[FRAGMENTO DEL DOCUMENTO]
REVISTA ELECTRÓNICA DE ESTUDIOS FILOLÓGICOS


Jaime Campmany. (Foto: EL MUNDO)  

JAIME CAMPMANY, ESCRITOR

Francisco Javier Díez de Revenga

(Universidad de Murcia)

 

 

         Hace unos meses[1], en el pasado otoño, una joven periodista que colabora en uno de los diarios que se reparten gratuitamente por las calles, me preguntó, en el transcurso de una entrevista sobre diferentes aspectos profesionales y universitarios, y conociendo mi relación familiar con Jaime Campmany, por su significación como escritor, como periodista. Conservo en mi ordenador la respuesta que en ese momento le di, y que salió así publicada en el periódico de referencia, y para mayor curiosidad, denominado “Línea”, justamente como el periódico en el que Campmany hizo sus primeras armas periodísticas en la Murcia de la posguerra:

         La pregunta era ¿Qué me dice de la labor periodística y literaria de su primo, recién fallecido, Jaime Campmany?” Y esta mi respuesta, que sigo suscribiendo en su totalidad: Yo, ahora, me acuerdo mucho de Jaime cuando hace bastantes años venía a Murcia, siendo yo niño, y nos deslumbraba con su imaginación, relatando multitud de aventuras de su vida como periodista y viajero, corresponsal por muchos caminos. Era imparable, espléndido, muy informal, pero lleno de amenidad y de sabiduría. Y durante muchos años ha sido siempre así. Un encuentro con él siempre era ocasión para disfrutar y aprender. A mí sus novelas me gustaron mucho. Su lectura era como si él mismo te las estuviera contando. Así de vital era. Como periodista, desde luego la historia de España contará con él como uno de los grandes profesionales del siglo. Fiel a su pensamiento y coherente siempre con sus ideas”.



     Jaime Campmany Díez de Revenga nació en Murcia, en el número 3 de la calle de González Adalid, muy cerca de la catedral, en el barrio de San Bartolomé, el 10 de mayo de 1925. Periodista, escritor y poeta, se dio a conocer al obtener, en 1943, el premio “Polo de Medina”, cuando aún no había cumplido los dieciocho años, con su libro de poesía Alerce.

     El libro, primerizo y adolescente, revela sin embargo, cualidades que ya Campmany poseía en 1943 y de las que luego ha hecho gala como escritor: imaginación, amenidad, riqueza expresiva, lenguaje cuidado, elegante e in­genioso, y sensibilidad. Conservo un ejemplar de este libro de poemas, dedicado por Jaime en 1963, veinte años después de haber sido publicado. En aquellas palabras escritas de su puño y letra Jaime lo denominó “este libro infantil y ruborizante”. Sólo han pasado cuarenta y tres años desde aquella dedicatoria.

[EJERCICIO PLANTEADO]
Reproduce sin cambios el pasaje del texto sobre Jaime Campmany que va desde "El libro, primerizo" hasta "desde aquella dedicatoria.", ambos incluidos.

[DATOS PROPORCIONADOS]

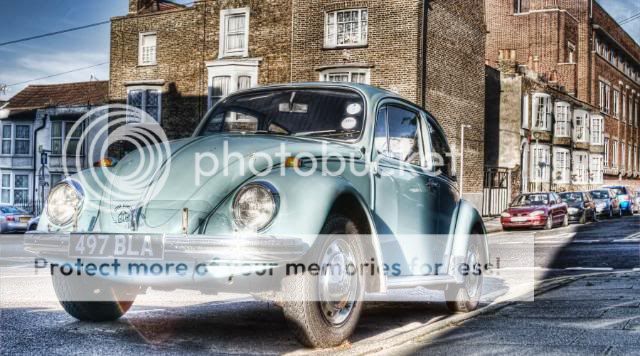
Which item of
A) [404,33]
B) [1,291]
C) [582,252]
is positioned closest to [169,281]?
[1,291]

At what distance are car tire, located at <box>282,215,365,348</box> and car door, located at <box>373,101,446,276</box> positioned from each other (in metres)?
0.61

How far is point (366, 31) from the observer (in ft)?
100

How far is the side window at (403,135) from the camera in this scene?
682 centimetres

[RESULTADO FINAL]
El libro, primerizo y adolescente, revela sin embargo, cualidades que ya Campmany poseía en 1943 y de las que luego ha hecho gala como escritor: imaginación, amenidad, riqueza expresiva, lenguaje cuidado, elegante e in­genioso, y sensibilidad. Conservo un ejemplar de este libro de poemas, dedicado por Jaime en 1963, veinte años después de haber sido publicado. En aquellas palabras escritas de su puño y letra Jaime lo denominó “este libro infantil y ruborizante”. Sólo han pasado cuarenta y tres años desde aquella dedicatoria.